You might execute a manual failover to restart the engine process on a different node for the following reasons:

Failed logins, or slowness due to performance issues.
Testing application for failover resiliency before deploying to production.
Testing end-to-end systems for fault resiliency on automatic failovers.
Testing how failover impacts existing database sessions.
Query performance degradation (restarting the instance can help mitigate the performance issue).

Ensuring that your applications are failover resilient prior to deploying to production helps mitigate the risk of application faults in production and contributes to application availability for your customers. Learn more about testing your applications for cloud readiness with the following video:

The following table describes the expected behavior of the SQL Managed Instance during a failover operation based on the service tier and availability model:

Service tier	Availability model	Expected failover behavior	Potential failover behavior (exceptions)
General Purpose	Local redundancy (Single availability zone)	SQL process restarts on the same VM.	SQL process restarts on a different VM.
General Purpose	Zone redundancy (preview) (Multiple availability zones)	SQL process restarts on the same VM.	SQL process restarts on a different VM.
Business Critical	Local redundancy (Single availability zone)	Random secondary replica is promoted to primary.	N/A
Business Critical	Zone redundancy (Multiple availability zones)	Random secondary replica is promoted to primary, either in the same or different availability zone.	N/A

Permissions

Users initiating a failover need to have one of the following Azure roles:

Subscription Owner role, or
SQL Managed Instance Contributor role, or
Custom role with the following permission:
- Microsoft.Sql/managedInstances/failover/action

Restart an instance with a manual fail over

You can restart an instance with a manual failover by using PowerShell, the Azure CLI, or REST API.

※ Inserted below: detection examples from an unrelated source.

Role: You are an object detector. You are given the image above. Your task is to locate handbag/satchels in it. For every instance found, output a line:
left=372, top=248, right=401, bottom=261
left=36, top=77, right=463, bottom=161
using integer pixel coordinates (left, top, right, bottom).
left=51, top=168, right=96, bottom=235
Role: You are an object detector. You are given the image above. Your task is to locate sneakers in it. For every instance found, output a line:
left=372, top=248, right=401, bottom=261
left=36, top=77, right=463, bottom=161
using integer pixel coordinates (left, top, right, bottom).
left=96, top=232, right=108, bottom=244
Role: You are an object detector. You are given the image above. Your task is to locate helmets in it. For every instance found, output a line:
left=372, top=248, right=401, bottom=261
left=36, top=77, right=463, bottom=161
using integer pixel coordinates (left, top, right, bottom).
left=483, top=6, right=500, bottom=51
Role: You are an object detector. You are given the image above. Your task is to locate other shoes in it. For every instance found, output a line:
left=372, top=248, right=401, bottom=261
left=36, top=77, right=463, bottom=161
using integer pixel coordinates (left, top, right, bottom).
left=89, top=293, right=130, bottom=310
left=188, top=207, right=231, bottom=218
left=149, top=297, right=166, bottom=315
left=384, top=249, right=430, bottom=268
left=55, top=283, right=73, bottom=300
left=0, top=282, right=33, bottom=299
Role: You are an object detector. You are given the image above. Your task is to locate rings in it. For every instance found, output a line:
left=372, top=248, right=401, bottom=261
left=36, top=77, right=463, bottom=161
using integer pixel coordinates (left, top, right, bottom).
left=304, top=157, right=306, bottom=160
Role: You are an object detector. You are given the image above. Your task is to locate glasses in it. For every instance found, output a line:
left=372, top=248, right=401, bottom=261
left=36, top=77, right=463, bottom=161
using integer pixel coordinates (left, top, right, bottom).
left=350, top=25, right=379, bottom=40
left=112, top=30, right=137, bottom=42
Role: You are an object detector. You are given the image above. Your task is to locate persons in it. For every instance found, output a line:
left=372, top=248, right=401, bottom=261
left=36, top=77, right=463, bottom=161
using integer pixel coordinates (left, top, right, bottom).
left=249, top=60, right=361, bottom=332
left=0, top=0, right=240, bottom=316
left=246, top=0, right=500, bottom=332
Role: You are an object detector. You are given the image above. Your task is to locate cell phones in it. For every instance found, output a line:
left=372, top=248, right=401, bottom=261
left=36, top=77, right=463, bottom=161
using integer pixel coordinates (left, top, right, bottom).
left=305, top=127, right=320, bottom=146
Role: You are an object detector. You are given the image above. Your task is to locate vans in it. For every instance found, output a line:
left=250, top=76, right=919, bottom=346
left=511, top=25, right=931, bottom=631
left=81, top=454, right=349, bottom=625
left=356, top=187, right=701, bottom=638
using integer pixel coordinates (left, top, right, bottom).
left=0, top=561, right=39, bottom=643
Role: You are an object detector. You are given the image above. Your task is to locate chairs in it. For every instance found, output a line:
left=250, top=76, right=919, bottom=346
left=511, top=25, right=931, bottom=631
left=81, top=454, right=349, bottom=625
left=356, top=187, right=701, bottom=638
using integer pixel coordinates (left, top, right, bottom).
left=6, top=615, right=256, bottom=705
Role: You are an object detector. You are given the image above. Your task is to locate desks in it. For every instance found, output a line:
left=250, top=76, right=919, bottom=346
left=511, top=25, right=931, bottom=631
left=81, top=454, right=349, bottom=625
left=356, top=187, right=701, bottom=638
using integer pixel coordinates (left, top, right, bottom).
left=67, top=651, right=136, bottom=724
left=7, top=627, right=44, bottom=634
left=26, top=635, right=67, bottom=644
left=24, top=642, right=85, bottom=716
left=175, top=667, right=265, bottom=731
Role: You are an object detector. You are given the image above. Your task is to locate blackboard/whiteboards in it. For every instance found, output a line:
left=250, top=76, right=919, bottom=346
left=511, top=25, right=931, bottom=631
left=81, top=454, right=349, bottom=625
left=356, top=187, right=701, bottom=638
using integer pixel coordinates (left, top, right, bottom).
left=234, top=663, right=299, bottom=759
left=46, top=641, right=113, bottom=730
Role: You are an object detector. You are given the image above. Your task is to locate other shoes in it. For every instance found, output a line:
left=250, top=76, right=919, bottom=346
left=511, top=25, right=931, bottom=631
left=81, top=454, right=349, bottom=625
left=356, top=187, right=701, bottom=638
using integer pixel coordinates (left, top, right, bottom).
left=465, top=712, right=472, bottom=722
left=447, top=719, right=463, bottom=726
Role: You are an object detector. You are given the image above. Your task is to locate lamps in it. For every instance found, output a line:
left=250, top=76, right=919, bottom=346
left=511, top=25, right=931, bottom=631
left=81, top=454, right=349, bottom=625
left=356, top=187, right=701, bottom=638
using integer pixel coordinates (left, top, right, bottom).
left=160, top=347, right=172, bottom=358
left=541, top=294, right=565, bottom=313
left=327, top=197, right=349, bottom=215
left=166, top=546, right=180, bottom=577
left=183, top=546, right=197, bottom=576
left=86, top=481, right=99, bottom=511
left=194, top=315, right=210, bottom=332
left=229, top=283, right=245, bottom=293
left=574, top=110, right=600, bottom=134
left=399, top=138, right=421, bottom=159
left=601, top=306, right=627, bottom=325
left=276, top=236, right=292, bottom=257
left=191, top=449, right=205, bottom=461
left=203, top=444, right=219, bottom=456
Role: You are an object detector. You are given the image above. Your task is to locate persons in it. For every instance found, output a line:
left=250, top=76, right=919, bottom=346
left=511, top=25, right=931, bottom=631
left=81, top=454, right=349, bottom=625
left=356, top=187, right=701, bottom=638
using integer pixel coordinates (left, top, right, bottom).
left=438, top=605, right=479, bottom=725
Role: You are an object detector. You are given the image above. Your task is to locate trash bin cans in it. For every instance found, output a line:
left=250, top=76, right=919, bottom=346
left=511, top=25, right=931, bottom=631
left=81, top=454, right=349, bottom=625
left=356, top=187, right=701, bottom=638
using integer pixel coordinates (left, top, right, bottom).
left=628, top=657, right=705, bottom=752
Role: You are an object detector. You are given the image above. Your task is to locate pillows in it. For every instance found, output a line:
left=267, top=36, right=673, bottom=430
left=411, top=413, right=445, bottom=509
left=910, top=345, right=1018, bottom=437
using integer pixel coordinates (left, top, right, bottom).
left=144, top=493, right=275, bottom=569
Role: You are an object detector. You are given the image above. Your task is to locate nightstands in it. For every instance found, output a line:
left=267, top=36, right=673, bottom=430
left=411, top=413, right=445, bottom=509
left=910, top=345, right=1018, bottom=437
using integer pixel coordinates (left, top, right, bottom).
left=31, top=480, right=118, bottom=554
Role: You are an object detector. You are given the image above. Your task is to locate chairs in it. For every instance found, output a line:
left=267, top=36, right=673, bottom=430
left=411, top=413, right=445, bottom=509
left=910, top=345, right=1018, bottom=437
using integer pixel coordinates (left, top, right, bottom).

The minimum version of Az.Sql needs to be v2.9.0. Consider using Azure Cloud Shell from the Azure portal that always has the latest PowerShell version available.

As a pre-requirement, use the following PowerShell script to install required Azure modules. In addition, select the subscription where SQL Managed Instance you wish to failover is located.

$subscription = 'enter your subscription ID here'
Install-Module -Name Az
Import-Module Az.Accounts
Import-Module Az.Sql

Connect-AzAccount
Select-AzSubscription -SubscriptionId $subscription

Use PowerShell command Invoke-AzSqlInstanceFailover with the following example to initiate failover of the primary node, applicable to both BC and GP service tier.

$ResourceGroup = 'enter resource group of your MI'
$ManagedInstanceName = 'enter MI name'
Invoke-AzSqlInstanceFailover -ResourceGroupName $ResourceGroup -Name $ManagedInstanceName

Use the following PowerShell command to failover read secondary node, applicable to BC service tier only.

$ResourceGroup = 'enter resource group of your MI'
$ManagedInstanceName = 'enter MI name'
Invoke-AzSqlInstanceFailover -ResourceGroupName $ResourceGroup -Name $ManagedInstanceName -ReadableSecondary

Ensure to have the latest CLI scripts installed.

Use az sql mi failover CLI command with the following example to initiate failover of the primary node, applicable to both BC and GP service tier.

az sql mi failover -g myresourcegroup -n myinstancename

Use the following CLI command to failover read secondary node, applicable to BC service tier only.

az sql mi failover -g myresourcegroup -n myinstancename --replica-type ReadableSecondary

For advanced users who would perhaps need to automate failovers of their SQL Managed Instances for purposes of implementing continuous testing pipeline, or automated performance mitigators, this function can be accomplished through initiating failover through an API call. See SQL Managed Instances - Failover REST API for details.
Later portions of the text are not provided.